** BEGIN DATA ENTRIES **

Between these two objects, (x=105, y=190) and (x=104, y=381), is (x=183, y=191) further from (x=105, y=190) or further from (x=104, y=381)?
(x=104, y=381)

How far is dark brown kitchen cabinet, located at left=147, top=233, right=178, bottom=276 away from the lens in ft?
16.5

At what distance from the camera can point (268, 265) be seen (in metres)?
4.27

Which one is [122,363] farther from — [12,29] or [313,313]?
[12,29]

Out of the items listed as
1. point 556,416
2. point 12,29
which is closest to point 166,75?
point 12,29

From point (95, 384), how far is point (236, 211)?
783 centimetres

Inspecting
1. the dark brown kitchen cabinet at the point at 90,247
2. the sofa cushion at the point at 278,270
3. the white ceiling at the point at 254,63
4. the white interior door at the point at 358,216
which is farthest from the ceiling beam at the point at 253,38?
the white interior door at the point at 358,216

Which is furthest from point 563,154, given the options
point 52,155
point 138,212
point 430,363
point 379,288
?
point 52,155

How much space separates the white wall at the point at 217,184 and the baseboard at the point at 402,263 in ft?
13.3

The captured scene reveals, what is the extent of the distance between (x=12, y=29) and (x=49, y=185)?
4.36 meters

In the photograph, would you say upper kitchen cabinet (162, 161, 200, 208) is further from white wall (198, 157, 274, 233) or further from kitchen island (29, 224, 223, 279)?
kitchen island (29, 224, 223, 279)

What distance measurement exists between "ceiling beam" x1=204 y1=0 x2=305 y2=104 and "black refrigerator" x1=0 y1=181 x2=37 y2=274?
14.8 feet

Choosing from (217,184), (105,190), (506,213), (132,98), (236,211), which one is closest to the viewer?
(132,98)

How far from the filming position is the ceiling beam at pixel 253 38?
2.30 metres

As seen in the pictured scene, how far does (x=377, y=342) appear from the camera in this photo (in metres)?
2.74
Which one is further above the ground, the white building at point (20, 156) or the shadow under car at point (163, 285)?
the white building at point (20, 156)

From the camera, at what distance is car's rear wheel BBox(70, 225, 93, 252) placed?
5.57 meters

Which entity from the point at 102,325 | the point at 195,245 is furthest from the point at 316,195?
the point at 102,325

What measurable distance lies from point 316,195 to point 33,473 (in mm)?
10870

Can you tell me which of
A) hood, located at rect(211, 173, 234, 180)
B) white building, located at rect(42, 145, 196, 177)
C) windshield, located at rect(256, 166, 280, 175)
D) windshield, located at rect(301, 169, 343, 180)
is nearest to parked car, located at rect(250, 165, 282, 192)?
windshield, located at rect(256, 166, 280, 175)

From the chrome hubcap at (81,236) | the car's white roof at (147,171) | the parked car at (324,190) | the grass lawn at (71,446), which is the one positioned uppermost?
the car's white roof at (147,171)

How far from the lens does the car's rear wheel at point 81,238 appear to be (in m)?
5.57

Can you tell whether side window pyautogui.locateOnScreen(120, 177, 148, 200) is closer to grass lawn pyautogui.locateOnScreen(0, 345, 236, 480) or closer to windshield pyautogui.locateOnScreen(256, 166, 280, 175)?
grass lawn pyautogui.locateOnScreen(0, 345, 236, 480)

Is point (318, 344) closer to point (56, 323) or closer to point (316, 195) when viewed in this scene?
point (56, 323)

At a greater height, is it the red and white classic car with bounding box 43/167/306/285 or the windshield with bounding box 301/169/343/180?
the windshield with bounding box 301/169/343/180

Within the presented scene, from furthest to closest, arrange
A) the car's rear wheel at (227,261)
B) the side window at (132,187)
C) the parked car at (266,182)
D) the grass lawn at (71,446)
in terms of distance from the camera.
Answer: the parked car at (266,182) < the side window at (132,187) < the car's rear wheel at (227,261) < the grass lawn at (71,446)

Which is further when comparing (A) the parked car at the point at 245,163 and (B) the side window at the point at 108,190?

** END DATA ENTRIES **

* _EXERCISE OBJECTIVE_:
Repeat the line containing "How far from the lens" and all subsequent lines through the final line of the data, exactly and with no others.

* _RESPONSE BELOW_:
How far from the lens does the car's rear wheel at point 81,238 appear to be (in m)?
5.57

Can you tell whether side window pyautogui.locateOnScreen(120, 177, 148, 200) is closer to grass lawn pyautogui.locateOnScreen(0, 345, 236, 480) or closer to windshield pyautogui.locateOnScreen(256, 166, 280, 175)?
grass lawn pyautogui.locateOnScreen(0, 345, 236, 480)

Is point (318, 344) closer to point (56, 323) or closer to point (316, 195) when viewed in this scene?
point (56, 323)

At a greater height, is it the red and white classic car with bounding box 43/167/306/285 or the windshield with bounding box 301/169/343/180?
the windshield with bounding box 301/169/343/180

Within the presented scene, from furthest to closest, arrange
A) the car's rear wheel at (227,261)
B) the side window at (132,187)
C) the parked car at (266,182)
D) the grass lawn at (71,446)
in terms of distance from the camera.
Answer: the parked car at (266,182) < the side window at (132,187) < the car's rear wheel at (227,261) < the grass lawn at (71,446)

Which is further when comparing (A) the parked car at the point at 245,163 and (B) the side window at the point at 108,190?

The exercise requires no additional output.